The riddle goes like this:
$\qquad$ There are $100$ prisoners standing in line, each with a number on their back. The numbers are all different, and range from $1$ to $101$ (i.e. one number is missing). The person in the back of the line can see all 99 prisoners ahead of him's numbers. The prisoner in the front of the line sees no numbers. Starting with the prisoner in the back, each prisoner must shout the number on their own back, but each number can be said aloud only once.
$\qquad$The first prisoner clearly only has a $50$% chance of guessing his number correctly. However, once he has guessed his number correctly, the remaining 99 prisoners have a $100$% chance of correctly guessing the number on their backs.
What is their strategy to achieve this?
Update:
I have been given a hint that the solution "does not just involve modulo sums." There is more to the solution than just a modular trick.

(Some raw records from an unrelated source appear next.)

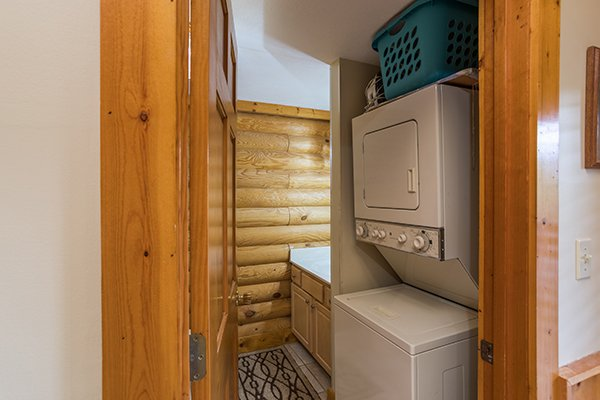 Stacked washer and dryer at Mountain Escape, a 2 bedroom cabin rental located in Pigeon Forge
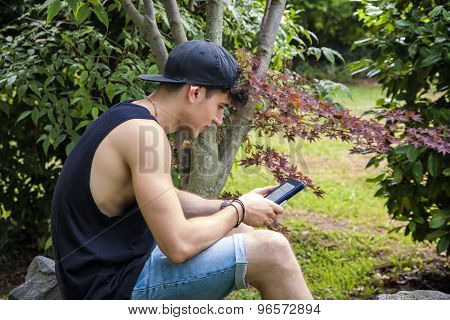 Young Man with Tablet or Ebook Reader Relaxing at Park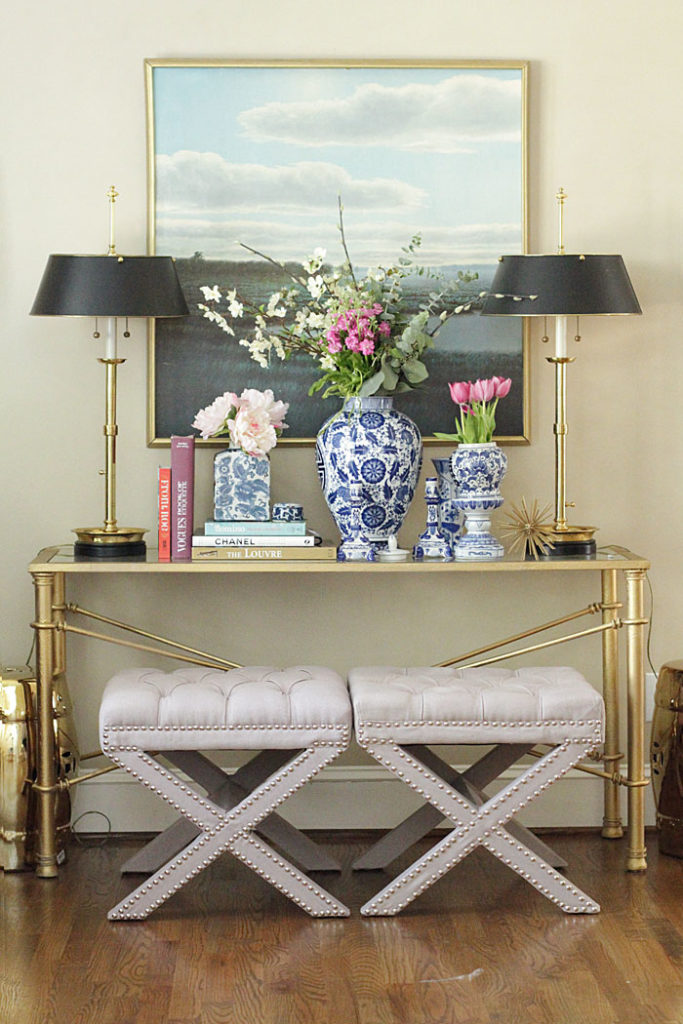 x-benches, ginger jars, gold lamps, coffee table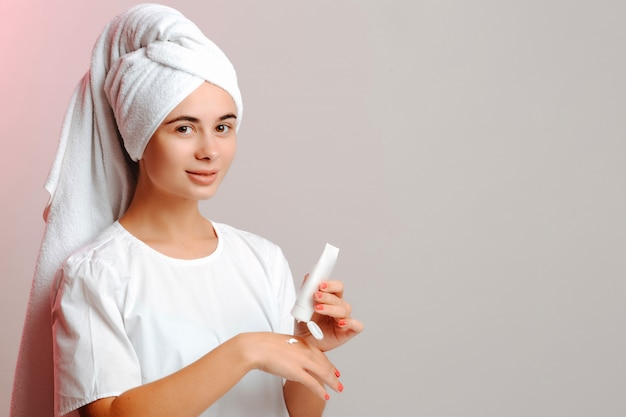 Mujer joven en una toalla de cabeza y camiseta blanca aplicando crema a mano del tubo. hacer la piel limpia, lisa e hidratada.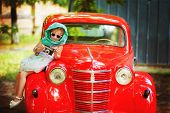 Little 2 Years Old Girl In Retro Style With Old Fashioned Camera In Hands, White Dress, Sunglasses A poster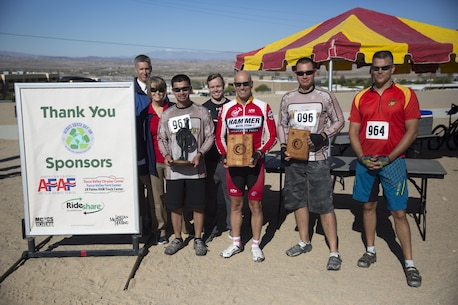 Winners of the Annual Earth Day Mountain Bike Ride held near Range 100 aboard the Combat Center proudly display their awards April 13, 2016. The eight-mile bike ride began and ended at Range 100. (Official Marine Corps photo by Cpl. Julio McGraw/Released)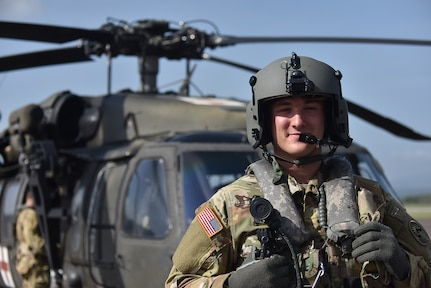 U.S. Army Lt. Ian Gidcomb, a pilot assigned to the 1st Battalion 228th Aviation Regiment Air Ambulance Detachment at Joint Task Force-Bravo, stands in front of a UH-60 Blackhawk at Soto Cano Air Base, Honduras July 31, 2020. Gidcomb served as a co-pilot in the third aeromedical evacuation mission.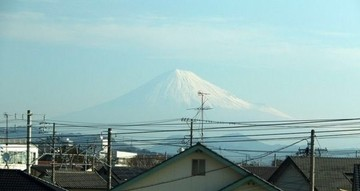 Behind a row of houses, Mount Fuji is just visible on the horizon.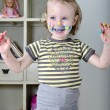 Little girl and colored paints — Stock Photo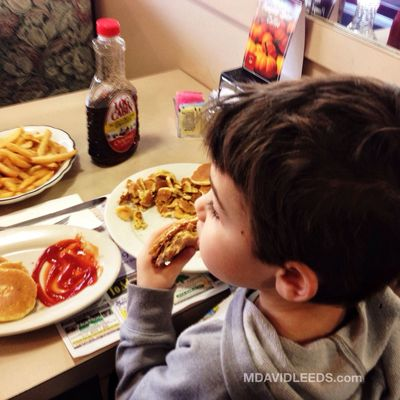 "Kid can eat. ""Ok. I will have a half of daddy's breakfast sandwitch, plus fries and ketchup, and a stack of silver dollar pancakes.. with syrup.. and some apple juice.. please."" Mdavidleeds Photos"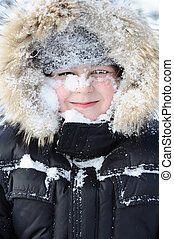 Boy with snow on her face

I can think of a strategy that works if the whole bunch of people are allowed to make at most one error (a reasonable assumption, I think, given that no matter what strategy he uses, the last guy gets the answer correct with probability at most 0.5): have the last guy shout out the sum modulo 101 of the two missing numbers. Then every person in front of him will have to choose between 3 missing numbers (having eliminated the ones that have already been shouted out), and they just need to see which two of the three numbers, when summed, give the one that the last person shouted out. This leaves them with only one possibility, which they shout out. Note: this only works because for any 3 distinct numbers (a,b,c), the sum of any two distinct pairs of them cannot be the same (even if the sum is modulo some integer).